Pentobarbital is the drug in question. It is injected along with 2 other drugs,
and the maker of this drug, Lundbeck, has long disapproved of this drug’s usage
in the death penalty. As of July 1, 2011, the company announced that it would
no longer be outsourcing the drug to U.S. states that use it as capitol
punishment. This decision not only affects Texas, but 34 other states in the
U.S. that allow the death penalty.
The company’s statement at the time was, “Lundbeck is dedicated to saving
people’s lives. Use of our products to end lives contradicts everything we are
in business to do.
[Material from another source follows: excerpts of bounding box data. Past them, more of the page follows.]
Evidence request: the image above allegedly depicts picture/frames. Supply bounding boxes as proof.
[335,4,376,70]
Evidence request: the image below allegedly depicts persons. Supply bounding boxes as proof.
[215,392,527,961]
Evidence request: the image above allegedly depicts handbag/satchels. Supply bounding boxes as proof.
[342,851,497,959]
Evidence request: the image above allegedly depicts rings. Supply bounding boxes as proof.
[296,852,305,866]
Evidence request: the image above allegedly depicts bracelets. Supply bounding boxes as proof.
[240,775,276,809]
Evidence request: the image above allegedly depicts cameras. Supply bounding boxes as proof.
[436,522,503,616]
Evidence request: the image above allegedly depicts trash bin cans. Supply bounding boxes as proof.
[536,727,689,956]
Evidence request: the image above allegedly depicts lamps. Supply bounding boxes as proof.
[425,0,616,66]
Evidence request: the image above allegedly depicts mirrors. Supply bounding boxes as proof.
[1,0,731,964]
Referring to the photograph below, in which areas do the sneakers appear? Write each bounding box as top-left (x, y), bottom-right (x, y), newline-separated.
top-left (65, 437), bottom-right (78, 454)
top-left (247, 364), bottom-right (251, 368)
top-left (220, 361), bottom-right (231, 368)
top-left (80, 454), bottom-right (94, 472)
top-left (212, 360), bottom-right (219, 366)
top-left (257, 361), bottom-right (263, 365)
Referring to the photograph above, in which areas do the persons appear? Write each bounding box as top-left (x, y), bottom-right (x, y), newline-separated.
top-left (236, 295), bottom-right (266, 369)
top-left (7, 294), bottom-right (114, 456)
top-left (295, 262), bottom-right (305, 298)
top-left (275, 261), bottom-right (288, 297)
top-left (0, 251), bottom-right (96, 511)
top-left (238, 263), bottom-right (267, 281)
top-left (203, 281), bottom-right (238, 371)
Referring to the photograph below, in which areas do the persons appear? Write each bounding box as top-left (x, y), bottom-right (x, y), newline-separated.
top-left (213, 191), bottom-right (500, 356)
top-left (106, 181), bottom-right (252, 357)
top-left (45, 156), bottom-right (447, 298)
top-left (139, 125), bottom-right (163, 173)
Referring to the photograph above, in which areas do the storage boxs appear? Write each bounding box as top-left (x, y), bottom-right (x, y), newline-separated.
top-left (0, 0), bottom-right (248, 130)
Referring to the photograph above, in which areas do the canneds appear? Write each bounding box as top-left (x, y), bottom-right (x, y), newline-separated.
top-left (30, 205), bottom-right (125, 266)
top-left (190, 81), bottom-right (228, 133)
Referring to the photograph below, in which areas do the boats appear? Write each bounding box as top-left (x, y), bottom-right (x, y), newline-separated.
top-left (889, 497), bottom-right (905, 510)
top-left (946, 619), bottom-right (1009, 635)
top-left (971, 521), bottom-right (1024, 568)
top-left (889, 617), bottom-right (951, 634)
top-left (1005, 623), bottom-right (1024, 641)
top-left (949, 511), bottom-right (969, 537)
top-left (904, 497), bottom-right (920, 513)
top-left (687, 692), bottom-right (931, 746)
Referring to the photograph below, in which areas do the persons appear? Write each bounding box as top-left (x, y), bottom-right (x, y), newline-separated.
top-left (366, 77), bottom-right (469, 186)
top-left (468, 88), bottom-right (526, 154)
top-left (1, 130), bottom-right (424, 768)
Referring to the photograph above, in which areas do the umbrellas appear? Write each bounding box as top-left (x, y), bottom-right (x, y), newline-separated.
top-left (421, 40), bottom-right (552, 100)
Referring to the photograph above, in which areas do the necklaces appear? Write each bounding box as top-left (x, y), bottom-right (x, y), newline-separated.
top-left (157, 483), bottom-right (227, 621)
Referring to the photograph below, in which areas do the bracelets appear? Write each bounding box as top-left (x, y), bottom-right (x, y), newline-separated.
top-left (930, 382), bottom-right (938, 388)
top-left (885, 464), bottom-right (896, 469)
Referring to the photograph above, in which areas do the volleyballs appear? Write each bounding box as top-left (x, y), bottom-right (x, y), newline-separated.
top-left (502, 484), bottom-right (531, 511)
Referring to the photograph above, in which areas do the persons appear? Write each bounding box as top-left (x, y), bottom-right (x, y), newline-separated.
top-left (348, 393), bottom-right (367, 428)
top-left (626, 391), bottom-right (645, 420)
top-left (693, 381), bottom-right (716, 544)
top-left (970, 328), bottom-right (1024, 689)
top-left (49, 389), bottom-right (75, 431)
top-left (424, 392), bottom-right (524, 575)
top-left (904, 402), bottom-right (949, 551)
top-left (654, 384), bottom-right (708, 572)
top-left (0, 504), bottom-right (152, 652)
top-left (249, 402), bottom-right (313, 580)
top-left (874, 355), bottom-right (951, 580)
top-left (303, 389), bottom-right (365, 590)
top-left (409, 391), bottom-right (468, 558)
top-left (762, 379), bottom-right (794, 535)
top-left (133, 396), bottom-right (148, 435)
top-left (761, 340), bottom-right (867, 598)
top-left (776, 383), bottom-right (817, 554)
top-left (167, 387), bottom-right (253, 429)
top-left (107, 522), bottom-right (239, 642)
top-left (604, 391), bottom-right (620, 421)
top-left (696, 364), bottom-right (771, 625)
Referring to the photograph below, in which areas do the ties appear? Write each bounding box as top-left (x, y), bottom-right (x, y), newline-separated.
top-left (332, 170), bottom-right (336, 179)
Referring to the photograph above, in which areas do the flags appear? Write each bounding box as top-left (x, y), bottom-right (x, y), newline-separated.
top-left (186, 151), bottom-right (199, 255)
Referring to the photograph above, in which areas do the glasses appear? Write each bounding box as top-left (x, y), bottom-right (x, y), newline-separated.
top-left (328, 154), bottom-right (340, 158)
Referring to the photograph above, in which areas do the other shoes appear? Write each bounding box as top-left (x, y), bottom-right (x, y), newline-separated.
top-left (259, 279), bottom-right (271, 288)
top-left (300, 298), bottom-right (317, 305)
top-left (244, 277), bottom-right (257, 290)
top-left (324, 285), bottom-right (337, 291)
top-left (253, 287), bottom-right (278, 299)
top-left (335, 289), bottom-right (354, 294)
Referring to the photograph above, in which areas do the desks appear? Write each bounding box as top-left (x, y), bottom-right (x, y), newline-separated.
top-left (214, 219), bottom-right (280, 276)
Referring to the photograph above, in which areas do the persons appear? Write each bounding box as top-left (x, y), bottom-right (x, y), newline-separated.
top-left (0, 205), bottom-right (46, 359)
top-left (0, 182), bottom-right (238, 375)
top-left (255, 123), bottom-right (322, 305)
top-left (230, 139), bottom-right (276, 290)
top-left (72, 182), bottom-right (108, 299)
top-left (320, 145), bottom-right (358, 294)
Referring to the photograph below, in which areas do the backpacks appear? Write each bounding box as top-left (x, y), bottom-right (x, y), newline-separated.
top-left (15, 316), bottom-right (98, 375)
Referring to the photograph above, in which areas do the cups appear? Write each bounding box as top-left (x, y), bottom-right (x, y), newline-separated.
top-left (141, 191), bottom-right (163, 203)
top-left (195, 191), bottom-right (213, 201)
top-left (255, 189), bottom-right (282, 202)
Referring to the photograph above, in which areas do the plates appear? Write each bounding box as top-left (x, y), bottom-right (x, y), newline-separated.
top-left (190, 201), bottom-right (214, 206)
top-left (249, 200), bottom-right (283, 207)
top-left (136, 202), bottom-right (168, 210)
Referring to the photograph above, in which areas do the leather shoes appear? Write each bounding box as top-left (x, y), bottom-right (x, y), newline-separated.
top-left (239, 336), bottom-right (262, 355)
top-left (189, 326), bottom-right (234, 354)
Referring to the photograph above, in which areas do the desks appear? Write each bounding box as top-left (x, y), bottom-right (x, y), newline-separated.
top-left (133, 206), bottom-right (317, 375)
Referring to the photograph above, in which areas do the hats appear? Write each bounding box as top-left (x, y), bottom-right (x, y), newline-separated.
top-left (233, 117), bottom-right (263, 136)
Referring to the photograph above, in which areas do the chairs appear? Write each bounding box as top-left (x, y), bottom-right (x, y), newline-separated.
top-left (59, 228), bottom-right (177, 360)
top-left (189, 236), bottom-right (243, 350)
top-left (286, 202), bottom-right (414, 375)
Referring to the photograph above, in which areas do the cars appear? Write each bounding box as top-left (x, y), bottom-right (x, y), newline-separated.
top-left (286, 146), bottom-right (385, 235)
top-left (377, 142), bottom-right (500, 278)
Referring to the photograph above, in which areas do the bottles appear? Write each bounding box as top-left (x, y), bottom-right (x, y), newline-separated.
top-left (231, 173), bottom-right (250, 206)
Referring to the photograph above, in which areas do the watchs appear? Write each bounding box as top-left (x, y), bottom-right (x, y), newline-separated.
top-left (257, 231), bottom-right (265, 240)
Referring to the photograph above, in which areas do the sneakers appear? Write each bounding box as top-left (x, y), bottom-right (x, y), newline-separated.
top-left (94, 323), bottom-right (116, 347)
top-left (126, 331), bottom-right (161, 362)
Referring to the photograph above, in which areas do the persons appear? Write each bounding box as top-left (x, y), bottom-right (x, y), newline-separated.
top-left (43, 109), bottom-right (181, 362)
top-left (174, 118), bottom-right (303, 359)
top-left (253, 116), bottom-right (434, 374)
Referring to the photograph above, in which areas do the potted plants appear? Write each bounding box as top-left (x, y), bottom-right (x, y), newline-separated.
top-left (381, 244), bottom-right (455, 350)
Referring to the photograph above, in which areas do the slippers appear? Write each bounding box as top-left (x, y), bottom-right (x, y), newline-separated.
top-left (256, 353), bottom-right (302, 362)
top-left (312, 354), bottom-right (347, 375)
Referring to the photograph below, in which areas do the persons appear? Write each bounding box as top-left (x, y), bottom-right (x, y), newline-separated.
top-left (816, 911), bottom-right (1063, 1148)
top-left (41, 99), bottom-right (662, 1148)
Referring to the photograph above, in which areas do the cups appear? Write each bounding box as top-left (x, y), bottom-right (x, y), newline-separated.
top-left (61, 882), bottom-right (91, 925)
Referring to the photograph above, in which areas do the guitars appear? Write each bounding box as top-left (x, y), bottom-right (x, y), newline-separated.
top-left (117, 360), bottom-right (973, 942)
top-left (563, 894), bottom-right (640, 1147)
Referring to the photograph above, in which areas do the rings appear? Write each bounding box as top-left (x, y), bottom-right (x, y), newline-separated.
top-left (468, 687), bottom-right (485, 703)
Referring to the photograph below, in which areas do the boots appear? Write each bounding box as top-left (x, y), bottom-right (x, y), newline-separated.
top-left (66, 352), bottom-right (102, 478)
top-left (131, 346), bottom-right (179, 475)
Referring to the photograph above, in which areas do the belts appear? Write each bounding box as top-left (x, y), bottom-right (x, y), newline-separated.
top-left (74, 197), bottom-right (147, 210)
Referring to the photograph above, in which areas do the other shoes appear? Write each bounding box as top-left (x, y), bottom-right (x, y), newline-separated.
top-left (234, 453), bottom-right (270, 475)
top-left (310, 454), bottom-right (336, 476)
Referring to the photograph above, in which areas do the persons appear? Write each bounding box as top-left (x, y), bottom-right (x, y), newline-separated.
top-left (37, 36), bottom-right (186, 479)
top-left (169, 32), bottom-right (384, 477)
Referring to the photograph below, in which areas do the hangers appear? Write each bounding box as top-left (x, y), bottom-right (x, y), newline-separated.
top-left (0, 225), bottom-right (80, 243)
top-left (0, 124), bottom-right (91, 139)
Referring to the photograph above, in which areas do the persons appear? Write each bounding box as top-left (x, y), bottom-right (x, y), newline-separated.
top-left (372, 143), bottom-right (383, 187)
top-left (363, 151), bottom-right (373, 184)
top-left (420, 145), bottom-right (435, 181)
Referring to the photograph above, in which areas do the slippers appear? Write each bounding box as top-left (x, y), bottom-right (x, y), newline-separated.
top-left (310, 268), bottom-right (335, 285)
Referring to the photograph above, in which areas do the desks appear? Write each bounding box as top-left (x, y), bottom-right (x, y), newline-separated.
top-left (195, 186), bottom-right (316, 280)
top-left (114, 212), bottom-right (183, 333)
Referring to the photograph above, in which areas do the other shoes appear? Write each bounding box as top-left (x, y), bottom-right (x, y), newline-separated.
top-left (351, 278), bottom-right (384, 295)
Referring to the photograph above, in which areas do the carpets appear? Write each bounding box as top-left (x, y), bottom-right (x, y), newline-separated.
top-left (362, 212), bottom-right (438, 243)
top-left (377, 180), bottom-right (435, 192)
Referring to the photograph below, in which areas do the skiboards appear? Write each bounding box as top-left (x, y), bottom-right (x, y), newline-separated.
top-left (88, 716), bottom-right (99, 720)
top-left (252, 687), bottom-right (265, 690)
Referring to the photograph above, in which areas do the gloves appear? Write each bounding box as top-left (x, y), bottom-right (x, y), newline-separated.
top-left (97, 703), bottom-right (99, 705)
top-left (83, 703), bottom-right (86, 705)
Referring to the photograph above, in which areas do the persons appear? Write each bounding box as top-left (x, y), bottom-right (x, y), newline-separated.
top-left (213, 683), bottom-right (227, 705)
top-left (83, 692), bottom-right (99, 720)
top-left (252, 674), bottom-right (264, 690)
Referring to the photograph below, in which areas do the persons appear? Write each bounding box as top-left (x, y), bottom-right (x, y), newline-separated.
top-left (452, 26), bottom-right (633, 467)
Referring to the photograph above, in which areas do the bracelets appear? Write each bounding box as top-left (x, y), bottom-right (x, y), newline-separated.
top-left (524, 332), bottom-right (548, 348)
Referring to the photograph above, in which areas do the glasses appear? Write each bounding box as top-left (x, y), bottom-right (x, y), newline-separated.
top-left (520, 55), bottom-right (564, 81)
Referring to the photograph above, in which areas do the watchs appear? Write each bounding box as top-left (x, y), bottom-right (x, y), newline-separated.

Lundbeck is opposed to the use of its product for the
purpose of capital punishment.”
While the drug has been approved to treat seizures and act as a sedative, it
also has a much darker history. This drug has long been used in connection with
euthanasia and is legally used to do so in countries such as Switzerland and
the Netherlands. It is very noble for Lundbeck to stand up for its values, but
that does not mean this drug is not being used for death in other places.
Texas is not the only state running low; Georgia only has enough of the drug to
cover 4 more deaths. This begs the question of what these states will look to
when they are out of their supplies. Will they stop administering lethal
injections, like so many other states who have had to deal with controversial
cases, or will they seek different options?
Texas has had 476 executions since 1976, and 238 of those have occurred since
1998 when Governor Rick Perry took office. This has been something Perry is
said to be very proud of. Texas has already executed one prisoner this year,
and the next execution is set to happen on February 28.
12 states held executions last year. Texas was followed by Alabama with 6
cases. Ohio had 5 cases last year, but now has put their death penalty on hold
due to inconsistencies. Arizona executed 4 prisoners last year; Oklahoma,
Georgia, Florida, and Mississippi each had 2; and Virginia, Missouri, South
Carolina, and Delaware each had 1 apiece.